Il ressort des pièces du dossier que M. D... est entrée sur le territoire le 11 novembre 2022 selon ses déclarations et n’a sollicité l’asile que le 22 octobre 2025. M. D... ne fait état d’aucun élément particulier et légitime justifiant qu’il présente sa demande d’asile plus de trente-cinq mois après son entrée en France et en tout état de cause au-delà des 90 jours prévus par le 3° de l'article L. 531-27 du code de l’entrée et du séjour des étrangers et du droit d’asile. Enfin, il ressort des pièces du dossier, en particulier des mentions portées sur le document relatif à l’offre de prise en charge au titre du dispositif national d’accueil et de la fiche d’évaluation que le requérant a signé qu’il a été informé des modalités de refus ou de cessation des conditions matérielles d’accueil, dans une langue qu’il comprend. En outre, le requérant n’établit pas que cette décision porterait atteinte à sa dignité ou qu’il se trouverait dans une situation de vulnérabilité qui ferait obstacle à ce que le directeur général de l’OFII lui refuse les conditions matérielles d’accueil. Les moyens tirés de la méconnaissance des dispositions de l’article L. 551-15 et de l’erreur d’appréciation dont serait entachée la décision attaquée doivent par suite être écartés.

Il résulte de tout ce qui précède que la requête de M. D... doit être rejetée y compris en ce qu’elle contient des conclusions d’injonctions et d’astreintes et fondées sur les dispositions de l’article L. 761-1 du code de justice administrative.


D E C I D E :

Article 1er : M. D... est admis au bénéfice de l’aide juridictionnelle provisoire.

Article 2 : Le surplus des conclusions de la requête est rejeté.

Article 3 : Le présent jugement sera notifié à M. B... D..., à Me Pafundi et au directeur général de l’Office français de l’immigration et de l’intégration.

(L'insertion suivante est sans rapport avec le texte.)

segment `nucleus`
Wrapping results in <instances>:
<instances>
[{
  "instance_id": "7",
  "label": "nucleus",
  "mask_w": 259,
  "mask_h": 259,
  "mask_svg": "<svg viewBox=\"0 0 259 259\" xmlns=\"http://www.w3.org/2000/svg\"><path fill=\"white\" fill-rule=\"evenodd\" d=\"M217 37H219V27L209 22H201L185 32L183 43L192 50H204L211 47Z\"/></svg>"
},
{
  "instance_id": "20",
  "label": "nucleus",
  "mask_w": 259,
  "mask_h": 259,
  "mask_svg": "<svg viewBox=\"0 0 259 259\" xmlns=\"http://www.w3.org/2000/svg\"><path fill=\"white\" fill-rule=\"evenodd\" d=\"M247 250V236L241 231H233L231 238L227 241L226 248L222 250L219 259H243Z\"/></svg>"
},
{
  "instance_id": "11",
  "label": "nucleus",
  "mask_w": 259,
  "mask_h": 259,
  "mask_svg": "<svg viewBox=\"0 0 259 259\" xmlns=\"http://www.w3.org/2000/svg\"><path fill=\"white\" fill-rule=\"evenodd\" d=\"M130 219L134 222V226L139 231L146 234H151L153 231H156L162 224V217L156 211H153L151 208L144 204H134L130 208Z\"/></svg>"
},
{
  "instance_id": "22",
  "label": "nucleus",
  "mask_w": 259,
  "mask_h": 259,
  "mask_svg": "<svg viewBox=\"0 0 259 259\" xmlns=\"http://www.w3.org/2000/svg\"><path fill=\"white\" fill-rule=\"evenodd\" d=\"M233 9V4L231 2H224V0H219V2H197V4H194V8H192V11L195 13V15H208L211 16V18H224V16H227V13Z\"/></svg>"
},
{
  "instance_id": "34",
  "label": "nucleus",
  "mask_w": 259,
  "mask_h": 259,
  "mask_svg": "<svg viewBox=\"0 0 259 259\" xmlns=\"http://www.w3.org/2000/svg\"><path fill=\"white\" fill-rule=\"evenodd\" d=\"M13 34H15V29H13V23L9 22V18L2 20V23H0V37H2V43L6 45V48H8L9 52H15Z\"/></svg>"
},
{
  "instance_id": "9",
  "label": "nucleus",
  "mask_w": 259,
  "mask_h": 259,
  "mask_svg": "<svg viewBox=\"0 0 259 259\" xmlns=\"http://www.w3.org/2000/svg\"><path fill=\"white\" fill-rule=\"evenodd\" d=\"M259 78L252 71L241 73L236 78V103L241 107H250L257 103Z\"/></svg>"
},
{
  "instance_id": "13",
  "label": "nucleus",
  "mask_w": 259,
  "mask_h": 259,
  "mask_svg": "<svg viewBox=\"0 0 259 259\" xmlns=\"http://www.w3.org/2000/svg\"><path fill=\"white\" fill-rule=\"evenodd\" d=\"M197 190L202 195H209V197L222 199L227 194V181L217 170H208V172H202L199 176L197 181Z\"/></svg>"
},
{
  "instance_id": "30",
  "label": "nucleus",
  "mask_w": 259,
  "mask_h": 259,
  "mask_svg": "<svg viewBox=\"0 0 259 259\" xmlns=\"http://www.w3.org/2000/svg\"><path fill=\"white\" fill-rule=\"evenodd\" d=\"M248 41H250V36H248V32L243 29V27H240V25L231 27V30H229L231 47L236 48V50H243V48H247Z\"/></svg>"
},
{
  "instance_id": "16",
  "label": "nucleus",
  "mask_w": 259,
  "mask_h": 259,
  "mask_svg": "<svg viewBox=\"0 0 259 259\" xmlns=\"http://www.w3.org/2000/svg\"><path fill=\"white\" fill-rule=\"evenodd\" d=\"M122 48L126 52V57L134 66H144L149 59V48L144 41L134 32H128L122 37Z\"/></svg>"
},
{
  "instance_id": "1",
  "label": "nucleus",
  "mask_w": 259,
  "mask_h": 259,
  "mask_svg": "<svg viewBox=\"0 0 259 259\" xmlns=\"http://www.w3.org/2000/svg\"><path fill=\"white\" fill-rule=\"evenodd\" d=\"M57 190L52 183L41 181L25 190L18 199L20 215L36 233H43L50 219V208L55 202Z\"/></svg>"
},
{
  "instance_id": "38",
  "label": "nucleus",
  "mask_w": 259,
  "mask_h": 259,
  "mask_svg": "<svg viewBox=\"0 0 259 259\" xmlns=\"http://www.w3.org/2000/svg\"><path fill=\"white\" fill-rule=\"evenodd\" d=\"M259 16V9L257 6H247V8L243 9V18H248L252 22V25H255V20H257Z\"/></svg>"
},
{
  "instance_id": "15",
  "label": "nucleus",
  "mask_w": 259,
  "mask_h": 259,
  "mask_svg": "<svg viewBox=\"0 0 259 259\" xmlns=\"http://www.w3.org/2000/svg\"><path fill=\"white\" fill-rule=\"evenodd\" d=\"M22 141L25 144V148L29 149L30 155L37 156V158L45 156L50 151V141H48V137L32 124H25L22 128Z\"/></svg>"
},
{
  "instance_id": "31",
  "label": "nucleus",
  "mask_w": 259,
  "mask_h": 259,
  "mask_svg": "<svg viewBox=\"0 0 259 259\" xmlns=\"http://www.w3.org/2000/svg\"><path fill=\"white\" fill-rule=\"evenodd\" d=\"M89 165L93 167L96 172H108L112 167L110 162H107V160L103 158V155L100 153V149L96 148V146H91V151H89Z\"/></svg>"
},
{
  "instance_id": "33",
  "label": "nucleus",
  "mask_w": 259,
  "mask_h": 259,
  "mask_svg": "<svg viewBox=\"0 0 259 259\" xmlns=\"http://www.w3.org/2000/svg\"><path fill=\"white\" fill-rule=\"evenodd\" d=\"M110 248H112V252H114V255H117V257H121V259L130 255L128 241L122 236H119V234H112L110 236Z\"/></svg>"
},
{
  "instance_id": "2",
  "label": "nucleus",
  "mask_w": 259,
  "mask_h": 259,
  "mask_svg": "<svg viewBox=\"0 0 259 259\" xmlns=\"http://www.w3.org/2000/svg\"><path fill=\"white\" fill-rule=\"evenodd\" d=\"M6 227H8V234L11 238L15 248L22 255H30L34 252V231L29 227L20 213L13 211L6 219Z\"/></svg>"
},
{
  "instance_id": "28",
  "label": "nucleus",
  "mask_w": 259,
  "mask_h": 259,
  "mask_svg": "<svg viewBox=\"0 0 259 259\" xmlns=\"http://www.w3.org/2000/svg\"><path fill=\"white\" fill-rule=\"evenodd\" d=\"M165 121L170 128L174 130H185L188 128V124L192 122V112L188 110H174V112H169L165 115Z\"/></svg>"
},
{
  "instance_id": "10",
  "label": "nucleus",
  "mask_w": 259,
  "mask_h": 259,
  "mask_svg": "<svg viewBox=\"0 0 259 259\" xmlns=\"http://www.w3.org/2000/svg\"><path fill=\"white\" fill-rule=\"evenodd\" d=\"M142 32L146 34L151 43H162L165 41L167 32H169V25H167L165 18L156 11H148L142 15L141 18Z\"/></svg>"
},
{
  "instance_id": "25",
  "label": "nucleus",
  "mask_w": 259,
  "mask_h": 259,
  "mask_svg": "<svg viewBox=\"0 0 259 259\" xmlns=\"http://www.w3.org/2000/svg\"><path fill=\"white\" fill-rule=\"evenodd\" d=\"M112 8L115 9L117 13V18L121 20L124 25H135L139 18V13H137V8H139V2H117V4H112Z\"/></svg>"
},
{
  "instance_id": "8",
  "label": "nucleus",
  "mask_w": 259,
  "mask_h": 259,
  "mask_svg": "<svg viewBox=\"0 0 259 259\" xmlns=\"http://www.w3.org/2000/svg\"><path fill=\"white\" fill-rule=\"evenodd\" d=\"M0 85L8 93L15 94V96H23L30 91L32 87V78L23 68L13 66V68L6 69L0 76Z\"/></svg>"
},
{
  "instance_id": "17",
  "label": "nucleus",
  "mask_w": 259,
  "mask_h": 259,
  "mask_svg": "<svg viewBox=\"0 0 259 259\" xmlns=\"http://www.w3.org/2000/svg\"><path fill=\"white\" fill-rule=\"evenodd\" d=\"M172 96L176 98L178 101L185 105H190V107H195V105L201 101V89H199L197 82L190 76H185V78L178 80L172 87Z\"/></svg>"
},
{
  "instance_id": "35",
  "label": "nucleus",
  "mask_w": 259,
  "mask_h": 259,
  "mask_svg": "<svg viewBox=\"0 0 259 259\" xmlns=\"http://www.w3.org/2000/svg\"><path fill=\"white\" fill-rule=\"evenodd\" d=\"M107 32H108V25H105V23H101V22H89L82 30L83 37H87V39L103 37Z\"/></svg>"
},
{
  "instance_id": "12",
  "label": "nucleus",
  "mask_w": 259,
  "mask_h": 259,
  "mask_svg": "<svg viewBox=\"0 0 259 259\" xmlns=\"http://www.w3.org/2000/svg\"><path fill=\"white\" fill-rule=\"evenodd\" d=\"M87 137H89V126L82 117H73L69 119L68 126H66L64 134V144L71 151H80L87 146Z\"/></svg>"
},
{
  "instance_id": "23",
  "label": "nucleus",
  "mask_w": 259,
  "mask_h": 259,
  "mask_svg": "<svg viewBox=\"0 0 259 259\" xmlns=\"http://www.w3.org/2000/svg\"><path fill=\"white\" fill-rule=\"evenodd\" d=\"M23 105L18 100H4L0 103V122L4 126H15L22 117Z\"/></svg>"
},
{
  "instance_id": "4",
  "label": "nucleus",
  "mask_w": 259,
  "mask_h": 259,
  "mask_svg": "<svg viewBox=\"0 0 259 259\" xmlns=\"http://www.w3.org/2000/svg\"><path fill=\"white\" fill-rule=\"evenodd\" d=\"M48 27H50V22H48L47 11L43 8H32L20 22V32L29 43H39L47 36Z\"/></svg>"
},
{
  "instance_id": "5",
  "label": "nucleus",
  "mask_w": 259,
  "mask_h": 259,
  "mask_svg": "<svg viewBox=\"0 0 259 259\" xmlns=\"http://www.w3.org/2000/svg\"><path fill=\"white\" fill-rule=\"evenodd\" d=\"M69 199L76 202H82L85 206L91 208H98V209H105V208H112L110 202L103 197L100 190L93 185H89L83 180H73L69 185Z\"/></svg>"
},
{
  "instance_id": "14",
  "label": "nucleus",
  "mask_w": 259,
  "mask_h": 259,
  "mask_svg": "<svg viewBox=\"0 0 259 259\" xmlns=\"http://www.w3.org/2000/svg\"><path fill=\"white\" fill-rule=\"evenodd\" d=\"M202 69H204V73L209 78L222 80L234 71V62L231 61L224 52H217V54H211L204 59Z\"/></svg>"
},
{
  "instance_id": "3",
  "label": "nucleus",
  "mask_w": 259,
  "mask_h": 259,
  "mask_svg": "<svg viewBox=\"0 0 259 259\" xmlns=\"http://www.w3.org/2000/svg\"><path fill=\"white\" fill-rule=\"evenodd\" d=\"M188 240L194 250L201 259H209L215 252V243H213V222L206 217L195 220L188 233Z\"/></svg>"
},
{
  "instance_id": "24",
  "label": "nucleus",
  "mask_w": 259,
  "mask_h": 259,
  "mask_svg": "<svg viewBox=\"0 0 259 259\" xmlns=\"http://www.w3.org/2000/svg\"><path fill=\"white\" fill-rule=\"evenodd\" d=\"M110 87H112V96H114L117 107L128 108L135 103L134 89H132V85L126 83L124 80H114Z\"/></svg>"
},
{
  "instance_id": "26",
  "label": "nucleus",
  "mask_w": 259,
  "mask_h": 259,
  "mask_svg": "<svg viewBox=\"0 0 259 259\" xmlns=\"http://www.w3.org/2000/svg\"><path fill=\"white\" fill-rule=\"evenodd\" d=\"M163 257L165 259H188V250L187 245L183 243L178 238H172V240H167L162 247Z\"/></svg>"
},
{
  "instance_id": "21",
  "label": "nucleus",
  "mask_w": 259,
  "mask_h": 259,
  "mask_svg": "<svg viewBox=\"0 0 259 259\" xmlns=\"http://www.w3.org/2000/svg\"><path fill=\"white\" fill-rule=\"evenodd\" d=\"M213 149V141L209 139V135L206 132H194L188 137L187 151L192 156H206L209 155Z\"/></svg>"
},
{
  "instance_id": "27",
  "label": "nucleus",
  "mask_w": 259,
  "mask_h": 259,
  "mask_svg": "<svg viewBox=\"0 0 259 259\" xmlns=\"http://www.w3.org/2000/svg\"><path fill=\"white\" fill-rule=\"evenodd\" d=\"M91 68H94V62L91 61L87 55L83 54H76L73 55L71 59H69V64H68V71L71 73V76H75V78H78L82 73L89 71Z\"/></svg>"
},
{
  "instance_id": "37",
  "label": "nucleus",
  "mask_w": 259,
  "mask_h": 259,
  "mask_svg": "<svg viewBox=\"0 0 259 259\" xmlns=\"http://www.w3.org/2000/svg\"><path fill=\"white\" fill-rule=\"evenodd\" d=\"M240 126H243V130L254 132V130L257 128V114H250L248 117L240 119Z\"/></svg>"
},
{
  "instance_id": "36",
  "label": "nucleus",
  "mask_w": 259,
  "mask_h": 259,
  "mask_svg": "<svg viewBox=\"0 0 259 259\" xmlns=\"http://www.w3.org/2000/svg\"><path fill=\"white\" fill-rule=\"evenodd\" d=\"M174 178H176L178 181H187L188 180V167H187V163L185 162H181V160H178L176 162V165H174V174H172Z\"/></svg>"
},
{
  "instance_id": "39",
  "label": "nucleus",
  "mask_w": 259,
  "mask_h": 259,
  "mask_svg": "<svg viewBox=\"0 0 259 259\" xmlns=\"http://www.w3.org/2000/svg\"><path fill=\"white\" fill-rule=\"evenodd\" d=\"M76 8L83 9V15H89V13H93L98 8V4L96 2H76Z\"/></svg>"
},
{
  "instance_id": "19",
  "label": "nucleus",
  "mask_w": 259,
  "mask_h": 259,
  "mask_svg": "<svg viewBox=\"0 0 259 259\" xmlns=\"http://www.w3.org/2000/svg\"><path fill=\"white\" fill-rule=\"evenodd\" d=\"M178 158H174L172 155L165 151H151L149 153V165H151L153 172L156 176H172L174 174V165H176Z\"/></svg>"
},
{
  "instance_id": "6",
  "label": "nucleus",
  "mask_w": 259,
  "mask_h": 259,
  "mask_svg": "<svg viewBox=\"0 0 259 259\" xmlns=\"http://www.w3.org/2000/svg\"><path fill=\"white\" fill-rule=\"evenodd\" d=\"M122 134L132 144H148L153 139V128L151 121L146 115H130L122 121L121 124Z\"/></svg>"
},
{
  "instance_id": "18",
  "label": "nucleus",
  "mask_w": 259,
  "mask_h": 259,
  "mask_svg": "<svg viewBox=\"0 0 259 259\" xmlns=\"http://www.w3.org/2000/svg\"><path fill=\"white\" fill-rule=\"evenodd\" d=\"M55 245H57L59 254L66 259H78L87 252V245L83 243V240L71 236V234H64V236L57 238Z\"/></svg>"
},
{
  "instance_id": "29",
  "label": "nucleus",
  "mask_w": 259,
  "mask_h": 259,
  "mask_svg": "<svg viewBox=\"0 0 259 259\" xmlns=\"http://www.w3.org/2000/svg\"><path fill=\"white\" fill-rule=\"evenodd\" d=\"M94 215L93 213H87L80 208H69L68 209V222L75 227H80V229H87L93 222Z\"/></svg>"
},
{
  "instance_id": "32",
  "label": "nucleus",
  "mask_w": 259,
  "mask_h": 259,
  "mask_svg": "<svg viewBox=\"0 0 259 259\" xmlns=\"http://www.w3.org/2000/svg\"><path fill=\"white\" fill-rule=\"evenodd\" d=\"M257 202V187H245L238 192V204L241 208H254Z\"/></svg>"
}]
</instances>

Rendu public par mise à disposition au greffe le 10 décembre 2025.


Le magistrat désigné,


Signé


D. MATALONLa greffière,


Signé


L. POULAIN
La République mande et ordonne au ministre de l’intérieur en ce qui le concerne, et à tous commissaires de justice à ce requis en ce qui concerne les voies de droit commun, contre les parties privées, de pourvoir à l'exécution de la présente décision.